Machine learning insight into e-commerce churn: Prediction and preventing customer loss

Authors

Yadav, Rekha

Issue Date

2024-05

Degree

MSc in Business Analytics

Publisher

Dublin Business School

Rights

Abstract

The customer churn prediction is the key for e-commerce companies to create the retention strategies and stay in the competition. The purpose of this study is to overcome the issue of customer churn by prediction by utilizing the means of machine learning. The study employs the CRISP-DM paradigms, implementing and evaluating machine learning models: Random Forest Classifier, Logistic Regression, XGBoost and AdaBoost. The models are built and tested on the "E-commerce Customer Behavior and Purchase Dataset”. Hyperparameter tuning and performance evaluation are carried out to get the best from each model.
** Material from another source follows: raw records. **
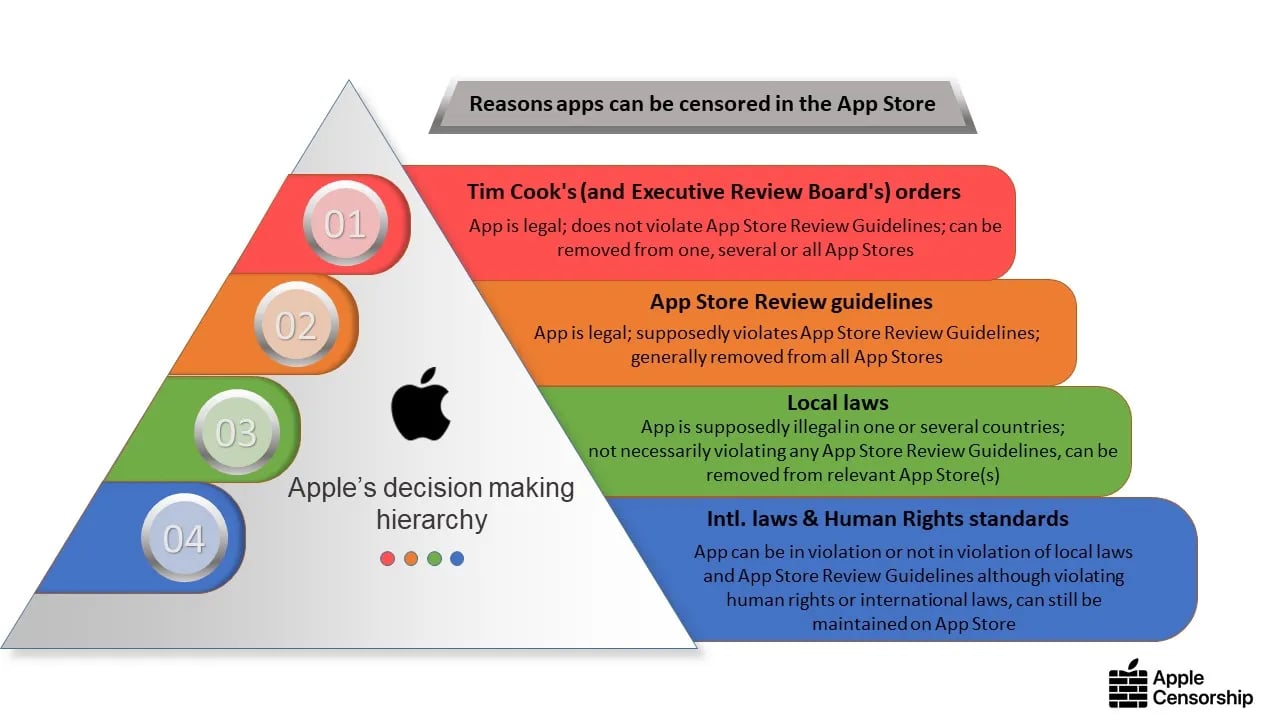 Reasons apps can be censored in the App Store

01

Tim Cook's (and Executive Review Board's) orders

App is legal; does not violate App Store Review Guidelines; can be removed from one, several or all App Stores

02

App Store Review guidelines

App is legal; supposedly violates App Store Review Guidelines; generally removed from all App Stores

03

Local laws

App is supposedly illegal in one or several countries; not necessarily violating any App Store Review Guidelines, can be removed from relevant App Store(s)

04

Intl. laws & Human Rights standards

App can be in violation or not in violation of local laws and App Store Review Guidelines although violating human rights or international laws, can still be maintained on App Store

Apple's decision making hierarchy

Apple Censorship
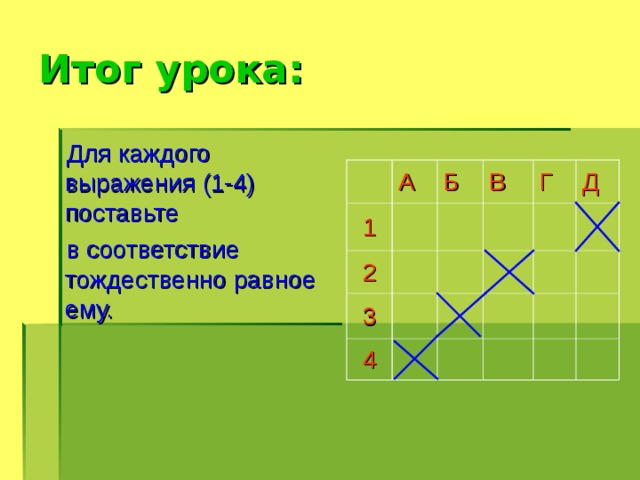 Итог урока:

Для каждого выражения (1-4) поставьте

в соответствие тождественно равное ему.

|   | А | Б | В | Г | Д |
|---|---|---|---|---|---|
| 1 |   |   |   |   | X |
| 2 |   |   | X |   |   |
| 3 |   | X |   |   |   |
| 4 | X |   |   |   |   |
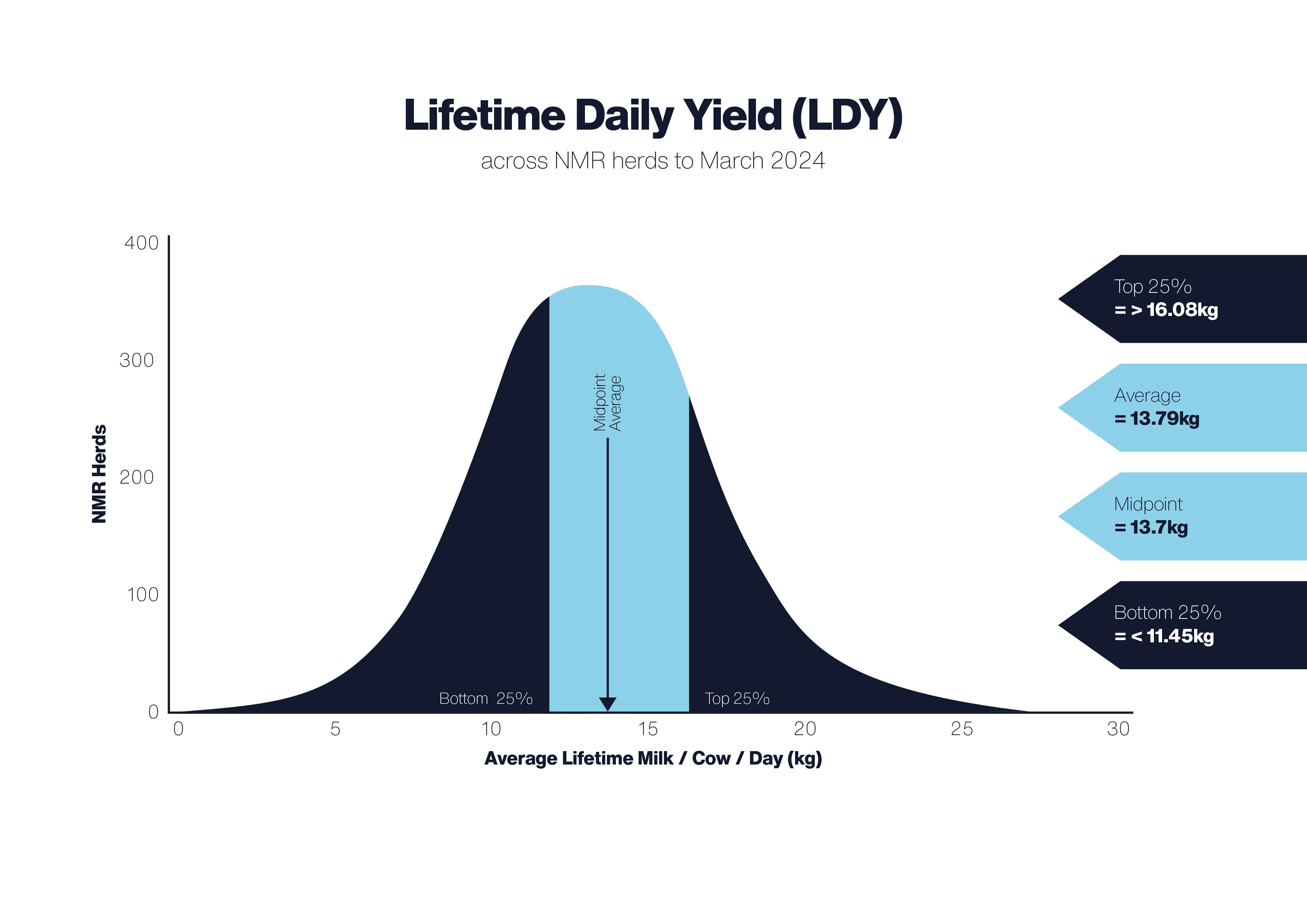 Lifetime Daily Yield (LDY)

across NMR herds to March 2024

NMR Herds

400
300
200
100
0

Midpoint
Average

Bottom 25%

Top 25%

0
5
10
15
20
25
30

Average Lifetime Milk / Cow / Day (kg)

Top 25%
= > 16.08kg

Average
= 13.79kg

Midpoint
= 13.7kg

Bottom 25%
= < 11.45kg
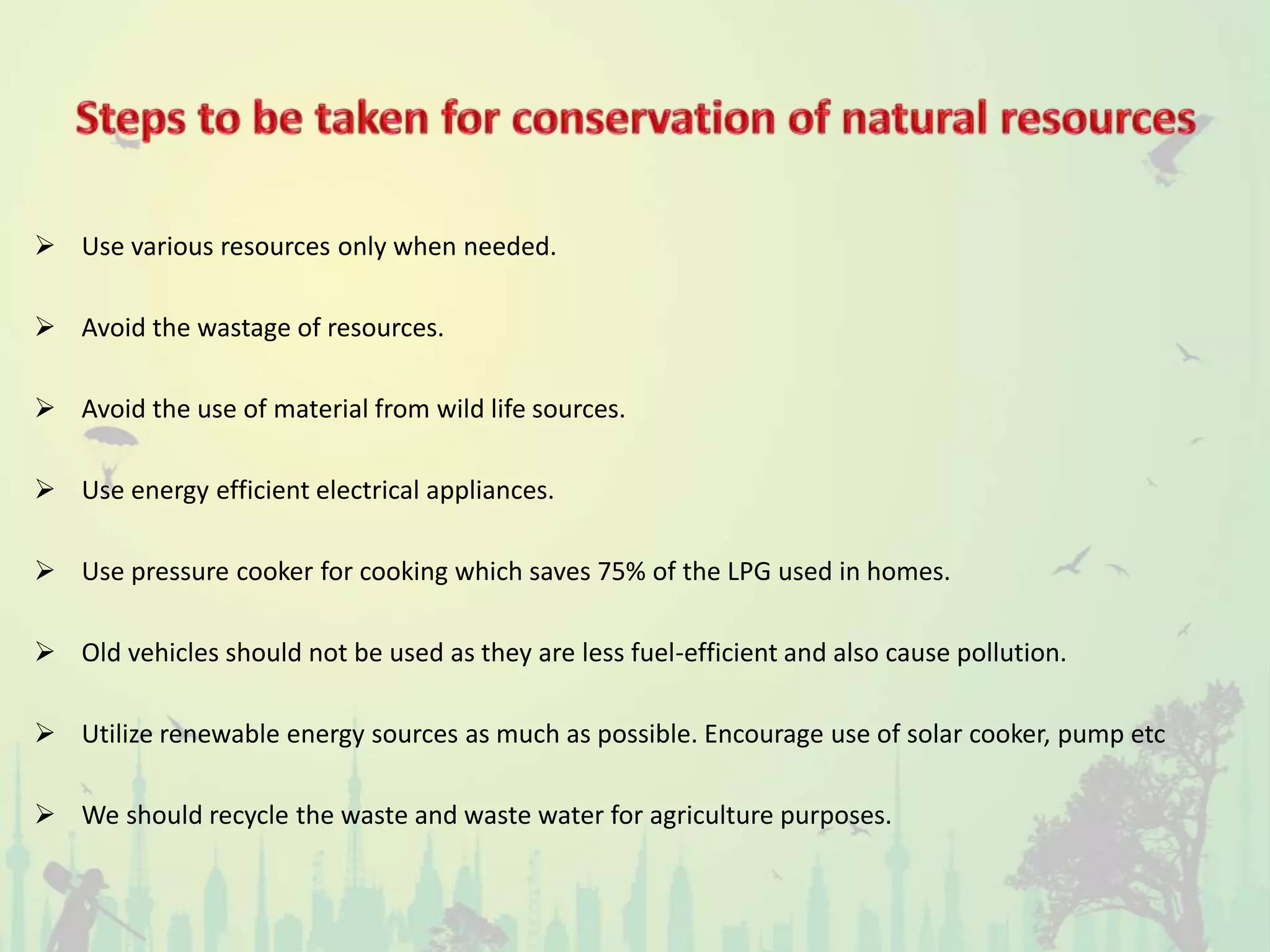 Steps to be taken for conservation of natural resources

➢ Use various resources only when needed.

➢ Avoid the wastage of resources.

➢ Avoid the use of material from wild life sources.

➢ Use energy efficient electrical appliances.

➢ Use pressure cooker for cooking which saves 75% of the LPG used in homes.

➢ Old vehicles should not be used as they are less fuel-efficient and also cause pollution.

➢ Utilize renewable energy sources as much as possible. Encourage use of solar cooker, pump etc

➢ We should recycle the waste and waste water for agriculture purposes.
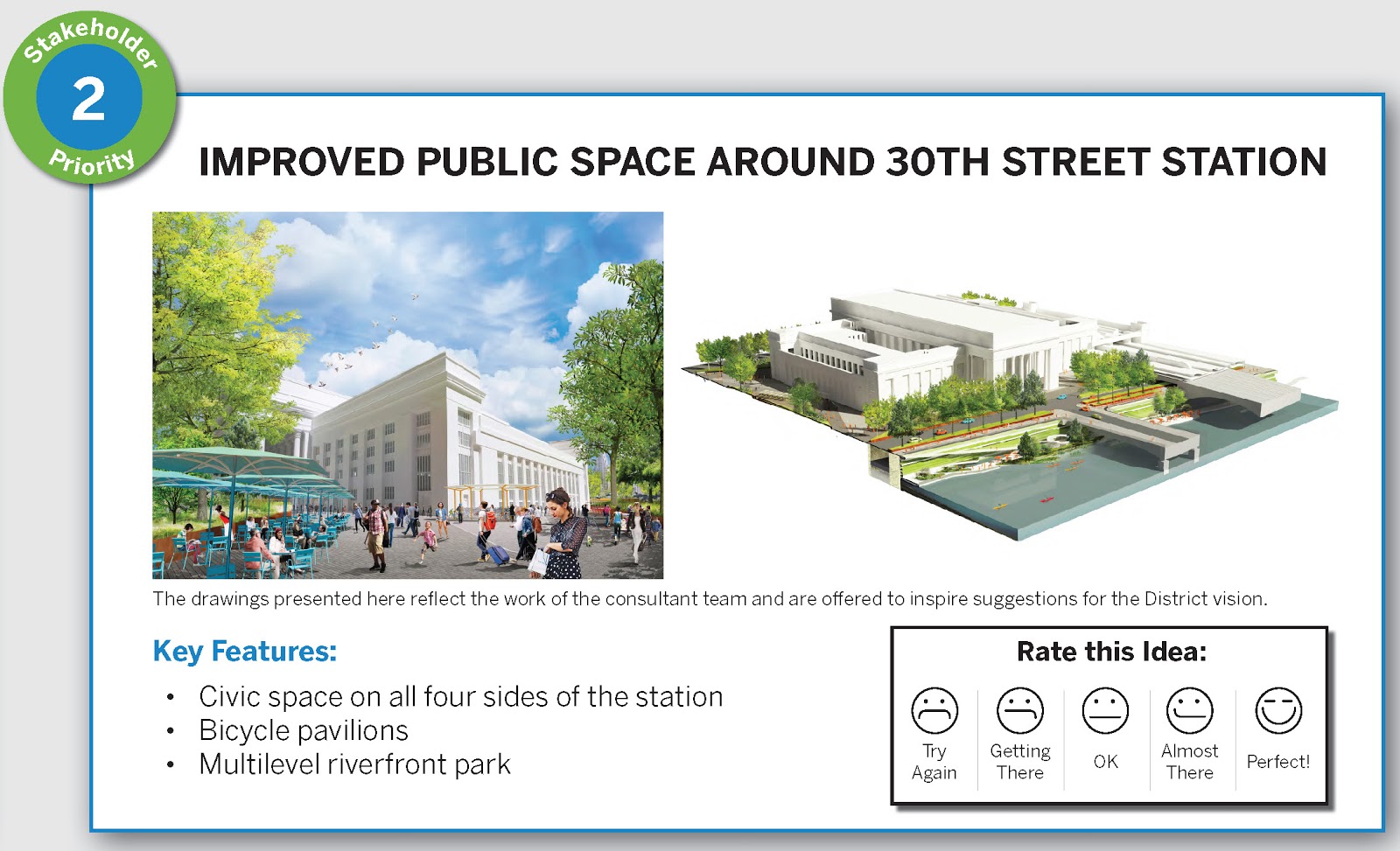 Stakeholder
2
Priority

IMPROVED PUBLIC SPACE AROUND 30TH STREET STATION

The drawings presented here reflect the work of the consultant team and are offered to inspire suggestions for the District vision.

Key Features:

• Civic space on all four sides of the station
• Bicycle pavilions
• Multilevel riverfront park

Rate this Idea:

Try Again
Getting There
OK
Almost There
Perfect!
The XGBoost Classifier is the best out of all the models in the accuracy, precision, recall and F1 score. The research is about the problems such as skewness, parameter validation and model bias and it gives the solutions which are oversampling, under-sampling, grid search and cross-validation. The next step in this research is the improvement of feature engineering, the implementation of real-time retention strategy and the increased model interpretability for the actionable insights. The research results add to the existing body of knowledge on the prediction of customer churn in e-commerce and help to establish the basis for the development of the proactive retention strategies. The approach can be used in other industries which are also facing the same problems. This research illustrates the achievement of machine learning, especially the XGBoost model, in the prediction of customer churn and underlines the significance of data-driven decision making in the challenging e-commerce environment.